Required task: Copy out the lines below word for word, starting with the line that contains "In this image, sequence" and ending with the line that contains "Answer: pixel 18", both included, and nothing else.

--- start ---

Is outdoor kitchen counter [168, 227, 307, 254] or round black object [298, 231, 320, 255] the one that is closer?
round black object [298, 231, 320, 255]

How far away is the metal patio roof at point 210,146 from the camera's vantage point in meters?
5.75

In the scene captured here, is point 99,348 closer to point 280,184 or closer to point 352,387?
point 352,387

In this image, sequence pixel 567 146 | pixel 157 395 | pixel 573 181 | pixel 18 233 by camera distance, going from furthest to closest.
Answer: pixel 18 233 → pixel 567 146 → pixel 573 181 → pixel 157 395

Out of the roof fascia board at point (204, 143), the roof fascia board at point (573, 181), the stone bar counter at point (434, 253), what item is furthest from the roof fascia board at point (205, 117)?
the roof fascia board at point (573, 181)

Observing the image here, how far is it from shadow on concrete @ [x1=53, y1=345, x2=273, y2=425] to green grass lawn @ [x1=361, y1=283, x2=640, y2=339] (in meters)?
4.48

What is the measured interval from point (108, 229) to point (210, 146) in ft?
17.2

--- end ---
--- start ---

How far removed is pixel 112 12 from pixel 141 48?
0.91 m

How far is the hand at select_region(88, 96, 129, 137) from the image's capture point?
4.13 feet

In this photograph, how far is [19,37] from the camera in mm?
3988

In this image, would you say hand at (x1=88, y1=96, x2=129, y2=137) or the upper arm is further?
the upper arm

--- end ---
--- start ---

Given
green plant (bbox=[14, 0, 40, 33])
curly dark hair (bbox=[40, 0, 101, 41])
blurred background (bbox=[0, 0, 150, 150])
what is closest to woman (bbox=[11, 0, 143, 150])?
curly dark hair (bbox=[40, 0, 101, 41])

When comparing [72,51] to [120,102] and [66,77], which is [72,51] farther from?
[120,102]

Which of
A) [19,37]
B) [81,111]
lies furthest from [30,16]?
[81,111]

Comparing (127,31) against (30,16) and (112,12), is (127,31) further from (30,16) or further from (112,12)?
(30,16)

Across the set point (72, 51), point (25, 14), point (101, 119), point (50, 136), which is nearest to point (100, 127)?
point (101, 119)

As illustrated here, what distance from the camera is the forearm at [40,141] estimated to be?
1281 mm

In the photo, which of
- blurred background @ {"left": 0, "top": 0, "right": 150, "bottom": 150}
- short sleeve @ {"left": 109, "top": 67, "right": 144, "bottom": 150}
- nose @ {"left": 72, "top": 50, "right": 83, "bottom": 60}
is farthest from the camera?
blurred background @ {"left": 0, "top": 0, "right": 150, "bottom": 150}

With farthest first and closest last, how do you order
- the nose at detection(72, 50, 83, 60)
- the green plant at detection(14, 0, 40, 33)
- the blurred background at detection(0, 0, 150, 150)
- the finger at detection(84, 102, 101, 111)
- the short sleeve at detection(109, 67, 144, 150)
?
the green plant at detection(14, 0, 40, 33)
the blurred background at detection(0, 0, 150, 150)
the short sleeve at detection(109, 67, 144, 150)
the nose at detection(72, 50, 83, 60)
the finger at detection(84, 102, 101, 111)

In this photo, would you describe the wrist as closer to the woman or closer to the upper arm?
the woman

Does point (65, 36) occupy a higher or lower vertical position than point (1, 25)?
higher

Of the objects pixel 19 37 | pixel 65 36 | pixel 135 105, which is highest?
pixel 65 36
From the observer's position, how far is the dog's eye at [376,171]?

--- end ---

Answer to this exercise:
In this image, sequence pixel 567 146 | pixel 157 395 | pixel 573 181 | pixel 18 233 by camera distance, going from furthest to closest.
Answer: pixel 18 233 → pixel 567 146 → pixel 573 181 → pixel 157 395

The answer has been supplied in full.